En estos tiempos de lo tangible, tiempos en los que los datos “duros”, los porcentajes, las cifras comparativas, la cantidad, los números (qué paradoja… ¿hay algo más intangible que un número?), las construcciones e infraestructuras, concentran la atención de técnicos y especialistas preocupados por hacer visibles los avances en educación, he decidido hablar de intangibles.
Dado que el ámbito específico que nos ocupa es el de la educación inclusiva, hablaré de los intangibles incluidos en la educación inclusiva. Más humilde aún. Hablaré de un intangible que, desde mi punto de vista, le da a la educación inclusiva un poder profundamente transformador y, por ello mismo, profundamente político.
Comienzo entonces por lo que tendría que ser la conclusión de este artículo: un sistema de educación inclusivo es el anuncio de una sociedad genuinamente democrática. Una escuela inclusiva es un laboratorio concreto de aprendizaje y construcción colectiva (no podría ser de otra manera) de la democracia.
La Campaña Latinoamericana por el Derecho a la Educación (CLADE) en la Semana de Acción Mundial 2014, difundió un posicionamiento público en el que afirmó que:
Un sistema educativo inclusivo es aquel que prohíbe las prácticas discriminatorias, promueve la valoración de la diferencia, acoge la pluralidad y garantiza la igualdad de oportunidades para todos y todas. Garantiza que todas las personas, con o sin discapacidad, desarrollen plenamente sus habilidades y encuentren condiciones apropiadas para acceder a las distintas formas de conocimiento. Por lo tanto, beneficia a todo el colectivo.[1]
Comparto plenamente esta definición. Sin embargo, me animo a reordenar sus contenidos y establecer, de manera muy simple, su vínculo directo con la democracia. Veamos.
Garantizar la igualdad de oportunidades para todos y todas.

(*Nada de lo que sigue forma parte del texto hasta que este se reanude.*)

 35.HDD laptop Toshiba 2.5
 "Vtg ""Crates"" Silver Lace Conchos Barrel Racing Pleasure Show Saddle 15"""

El reconocimiento de que todos y todas somos iguales en nuestra condición de personas, en nuestra dignidad, en nuestro ser humanos y humanas, es básico, sustancial, determinante para toda democracia. Es el reconocimiento en el que se sustenta una ética democrática: que todos somos iguales y por serlo… merecemos que se nos garanticen iguales oportunidades. Si no entendemos que somos iguales tampoco entenderemos por qué, en democracia, todos debemos tener iguales oportunidades.
Acoger la pluralidad
Ideas distintas, pensamientos diversos, opciones diferentes de vida, creencias variadas, espiritualidades múltiples, orígenes de aquí de allá, prácticas culturales de todos los colores. Solamente esa pluralidad acogida y contenida en ámbitos inclusivos alimenta el diálogo, el debate, la construcción conjunta; fortalece la inteligencia colectiva, la flexibilidad de pensamiento, la comprensión de lo distinto, los acuerdos y consensos. Todas, actitudes y prácticas democráticas.
Valorar la diferencia
Cuánto más estructuras homogeneizadoras construye una sociedad tanto más le teme a la diferencia: por eso busca reducir sus consecuencias. Y cuánto más se busque reducir las consecuencias de la diversidad, tanto menos democrática es una sociedad. Pero aquí estamos hablando de lo contrario: incluir es no solamente aceptar la diferencia sino valorarla y diría más, aprender de ella. Sin la diferencia, su aceptación y valoración, la democracia sería innecesaria.
Garantizar que todos y todas desarrollen plenamente sus habilidades, en beneficio de todo el colectivo
Hay un valor democrático previo a este enunciado: la certeza de que todos y todas tenemos habilidades. Todos y todas podemos, por tanto, aportar. Todos y todas somos necesarios. Es entonces cuestión de construir condiciones para el desarrollo de las habilidades de cada quien en beneficio personal y del conjunto. En democracia, nadie sobra, nada sobra. En democracia, cabemos todas y todos.
Prohibir toda práctica discriminatoria
He dejado al final esta característica, intencionalmente. Es obvio que, de concretarse todas las anteriores, sería innecesario prohibir prácticas discriminatorias porque, sencillamente, no existirían. Pero no es el caso y sin duda, toda práctica discriminatoria es incompatible con una práctica democrática.
Dicho lo anterior creo que corresponde afirmar que construir sistemas de educación inclusivos es una opción política: es la opción por la democracia.
[1] CLADE, Posicionamiento Público. Semana de Acción Mundial 2014, p. 3.